How to adjust the color with the help of 16-bit saturation masks
There are thousands of techniques for customizing the color in Adobe Photoshop. Some are simpler, others more precise and some we never understand. Next, I’ll teach you a very simple method that lets you create a saturation mask to control the excess or lack of color in our photographs.
Color is one of the pillars of photography. It’s a problem nowadays. If we are the ones who still work with JPEG, we are more likely to overly saturate. When we do this in RAW, our images are often flat and unreadable. It may be difficult for us to know which colors we want to upload and which ones we want to hide.
For this reason, it is important to learn to create a saturation mask that specifies the colors that we need to change to balance the entire image. This time we’ve come up with an extremely simple technique, according to Jimmy McIntyre’s video, that lets us make a selection that we convert into a perfect mask of a hue / saturation adjustment layer.
The good news is that when we invest them we can achieve an equally effective desaturation layer with the least amount of effort. Without more we know all the steps.
How to make a 16-bit saturation mask
As I always say, the first thing is to reveal our photographs in Adobe Camera RAW or some other similar program to squeeze all its possibilities. Distribute all the information from the deepest black to the highest lights. Without this previous step our processing will be poorer.

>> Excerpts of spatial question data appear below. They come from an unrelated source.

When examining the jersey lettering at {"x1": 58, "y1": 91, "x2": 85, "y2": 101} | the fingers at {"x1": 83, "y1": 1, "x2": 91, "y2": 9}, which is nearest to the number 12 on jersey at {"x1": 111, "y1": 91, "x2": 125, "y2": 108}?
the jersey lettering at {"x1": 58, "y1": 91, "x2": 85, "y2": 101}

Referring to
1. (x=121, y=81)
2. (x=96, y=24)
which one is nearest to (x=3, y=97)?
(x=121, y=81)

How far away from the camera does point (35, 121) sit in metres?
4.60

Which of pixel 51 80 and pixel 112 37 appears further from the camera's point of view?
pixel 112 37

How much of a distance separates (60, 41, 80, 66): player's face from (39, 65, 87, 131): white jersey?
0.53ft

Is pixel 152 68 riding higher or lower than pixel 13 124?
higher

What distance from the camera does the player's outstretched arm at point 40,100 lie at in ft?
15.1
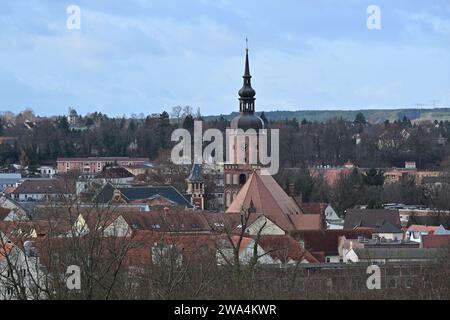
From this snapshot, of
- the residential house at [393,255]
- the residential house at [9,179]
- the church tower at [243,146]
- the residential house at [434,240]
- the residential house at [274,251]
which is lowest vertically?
the residential house at [9,179]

- We pass the photo as an intelligent object to Adobe Photoshop. Those who follow these articles know that I always say that it is a placeholder. And in this case it is true. It helps me to use a smart filter that I can remove when I no longer need it.
- The color can be treated first, at the end of development or in the middle of the process. To simplify this writing, I will do it first. The example photograph is a perfect example to play with color. Autumn always lends itself to it.

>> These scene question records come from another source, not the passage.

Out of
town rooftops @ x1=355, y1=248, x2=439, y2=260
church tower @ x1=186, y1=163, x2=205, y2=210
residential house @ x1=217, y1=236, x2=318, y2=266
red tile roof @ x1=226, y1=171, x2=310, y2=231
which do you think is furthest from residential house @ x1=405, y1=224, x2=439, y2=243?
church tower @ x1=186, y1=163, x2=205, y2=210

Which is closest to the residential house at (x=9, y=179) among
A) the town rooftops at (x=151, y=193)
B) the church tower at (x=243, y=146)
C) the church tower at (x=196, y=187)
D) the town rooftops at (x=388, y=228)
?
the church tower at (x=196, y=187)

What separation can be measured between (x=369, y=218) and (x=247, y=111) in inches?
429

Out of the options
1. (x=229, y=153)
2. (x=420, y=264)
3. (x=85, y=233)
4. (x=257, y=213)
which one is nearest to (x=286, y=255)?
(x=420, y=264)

- Go to Filter> Other> HSB / HSL . This hidden filter allows you to change the color model of an image directly. In this case we are going to move from RGB to HSB . And what model is HSB ? Divide the information into three fundamental color characteristics: Hue, Saturation and Brightness . And obviously we are interested in having a Saturation only channel . So in the box we start from Input mode> RGB and as Row command> HSB . And we Ok .
- Since we are working with an intelligent object, the filter will also be intelligent, which is an advantage, since we can get rid of it without consequences when we do not need it. Now we will be seeing a horrible photo, but what interests us is in the Channels window .
- We have to select the Green channel (which is Saturation but they have not changed the name). And Ctrl + click on the channel thumbnail to load it as a selection. We will see the popular ant trail throughout the saturated areas of our photography.
- But if we want it to be a 16 bit mask (I still do not see the utility but it is very good to say that we use them) we cancel the selection and do the following:
- We create a Hue / Saturation adjustment layer . You will have the blank mask mask. We mark it.
- Go to Image> Apply image and adjust the picture as we see below. This way we will achieve that the mask has all the information of a genuine 16 bits.
Now we can act as we are used to. Not before you throw the Smart Filter into the Trash by simply dragging it (this is the advantage of working this way). The mask has selected the most saturated tones of the image, and you can increase or decrease them by dragging the saturation parameter of our adjustment layer. Of course we can intervene in the mask to make it more or less selective by adjusting the levels (Image> Settings> Layers).